It’s my experience that nurses and doctors, during times of severe stress from the responsibilities of crisis care, sometimes make jokes among ourselves.
The jokes, if they occur, follow a crisis. They’re fueled by the intensity of hours worked without a break, food, or bathroom visit. They express the fear that was shoved down in order to highly function during an attempt to save lives.
Healthcare workers aren’t the only people who experience stress-related humor. It’s part of being human through difficult challenges.
During the coronavirus pandemic, I’m reminded of the function of stress-related humor while scrolling through posts on social media. The jokes are not inappropriate, mostly puns about coronavirus, expressing the collective anxiety worldwide. I recognize the jokes for what they are, and acknowledge my own stress level as my husband and I prepared for the stay at home order in Oregon, as the coronavirus continues its relentless march. Faced with the unknown, our preparations are based on what has happened in China, and Europe.
There’s a difference between preparation and panic. We utilize our knowledge of healthcare to make the best choices available when confronted with uncertainty.
I doubt I’m the only nurse who feels she needs to think ahead as far as possible, and do her very best to protect her loved ones. We’re taught to think critically, and at our best, proactively. There’s so many variables though, so many things I might not have thought of in advance. It has surprised me how much this feels like the stress I felt as a pediatric intensive care nurse at the beginning of my career, waiting for an admission known to be near death, and wondering, “Do I have all the equipment I need ready? Do I have all the skills this child will need?”

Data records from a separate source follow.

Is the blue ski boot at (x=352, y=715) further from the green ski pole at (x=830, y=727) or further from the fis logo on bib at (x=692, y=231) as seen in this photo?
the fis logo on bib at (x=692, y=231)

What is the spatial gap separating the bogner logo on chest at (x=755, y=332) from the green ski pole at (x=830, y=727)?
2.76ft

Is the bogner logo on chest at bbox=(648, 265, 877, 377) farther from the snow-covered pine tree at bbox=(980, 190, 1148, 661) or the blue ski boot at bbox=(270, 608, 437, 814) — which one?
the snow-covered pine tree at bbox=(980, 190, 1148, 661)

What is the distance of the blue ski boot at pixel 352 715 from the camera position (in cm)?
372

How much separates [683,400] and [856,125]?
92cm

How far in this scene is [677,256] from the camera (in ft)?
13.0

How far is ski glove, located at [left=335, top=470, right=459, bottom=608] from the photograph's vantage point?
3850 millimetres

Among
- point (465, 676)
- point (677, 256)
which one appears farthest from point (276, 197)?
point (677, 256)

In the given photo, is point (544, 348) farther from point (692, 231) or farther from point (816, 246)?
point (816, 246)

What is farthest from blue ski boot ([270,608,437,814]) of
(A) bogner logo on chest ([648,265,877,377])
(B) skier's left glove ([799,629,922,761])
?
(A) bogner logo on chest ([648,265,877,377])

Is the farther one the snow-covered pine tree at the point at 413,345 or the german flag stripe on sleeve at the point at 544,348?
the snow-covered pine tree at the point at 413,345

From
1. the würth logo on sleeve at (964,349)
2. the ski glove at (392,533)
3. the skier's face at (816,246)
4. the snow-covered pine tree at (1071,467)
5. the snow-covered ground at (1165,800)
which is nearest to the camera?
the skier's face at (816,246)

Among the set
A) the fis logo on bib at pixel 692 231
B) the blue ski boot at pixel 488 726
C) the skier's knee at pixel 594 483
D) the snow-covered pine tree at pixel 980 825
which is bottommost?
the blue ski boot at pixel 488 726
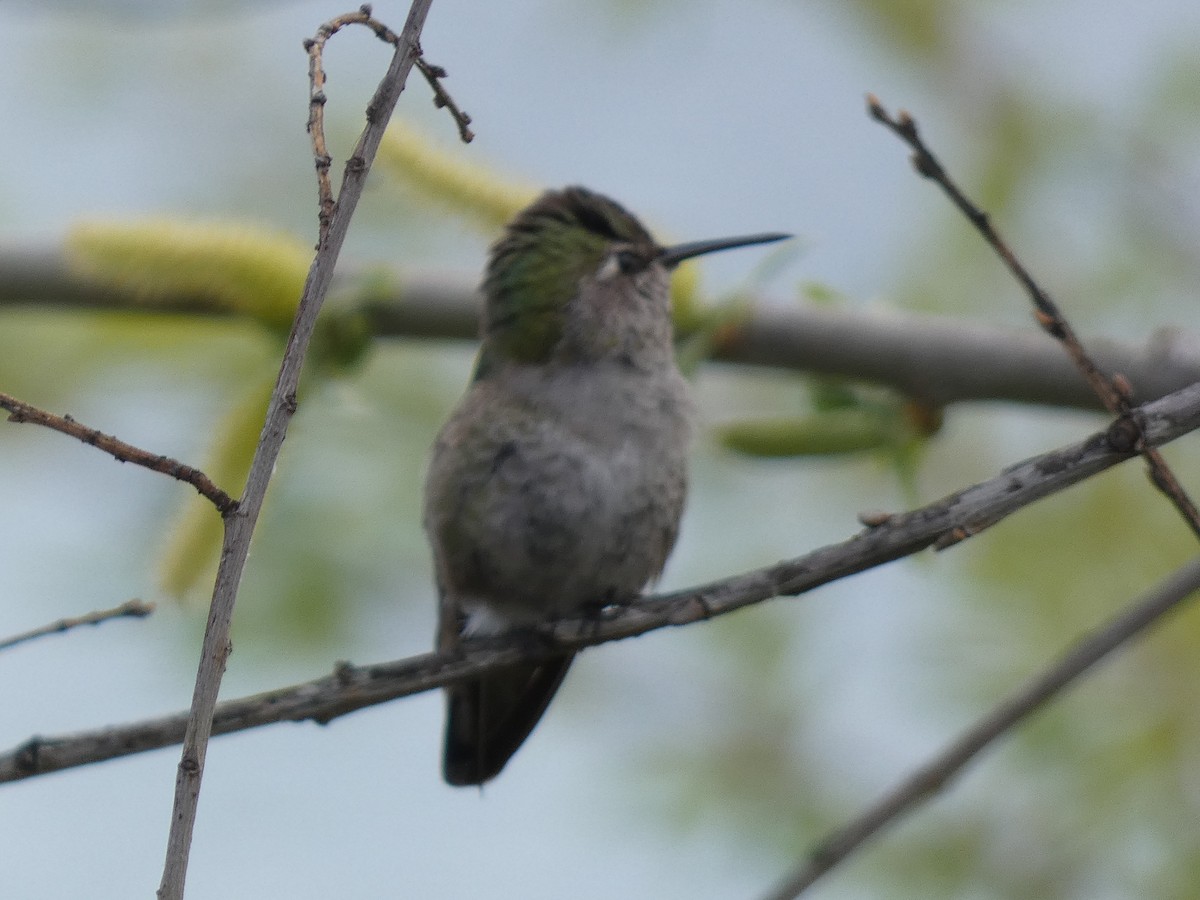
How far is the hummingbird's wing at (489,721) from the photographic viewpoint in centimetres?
455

For instance, my husband and I made shopping lists before going to the grocery store. We wanted to prepare for the probable a stay at home order, and possibly quarantine, but we did not want to take more than we realistically need, thereby denying other’s of what they might also need. We took an inventory of what was in our pantry, and thought about what items would round out what we already have to make meals.
I also put together a kit of OTC (over the counter) medications and first aid items, with the idea of managing minor health problems, not necessarily related to the coronavirus, that could arise. Avoiding a visit to the ED prevents taking the much needed time and attention of nurses and doctors away from people who need it more.
Our kit contains acetaminophen, ibuprofen, an acid reducer, chewable antacids, an anti-diarrheal, diphenhydramine, adhesive strips of various sizes, and gauze. Just a reasonable amount of each. I also bought a container of sea salt (non-iodized), that I can use to make a normal saline rinse, if needed.
But I forgot a cough suppressant. I went back to the store to purchase a small bottle.
Standing in line at the check-out stand, a young woman stood in line ahead of me. In front of her, a young man collected his bags of groceries. The clerk offered him a token for game prizes the grocery chain offered. The man held the token out to the young woman, and offered it to her. She declined, saying she isn’t playing the game.
The words escaped my mouth before I could think, “But maybe you’ll win a cruise!”
I laughed at what I though was an obvious joke, but no one else did. That’s when I remembered making jokes under stress as a nurse. I put my head down, intending to keep to myself while the young woman checked out.
Suddenly, as she was about to leave, she turned to me and said, “Oh, win a cruise. That’s really funny! I get it now.”
I left with the bottle of cough suppressant, feeling just a little better, for the time being.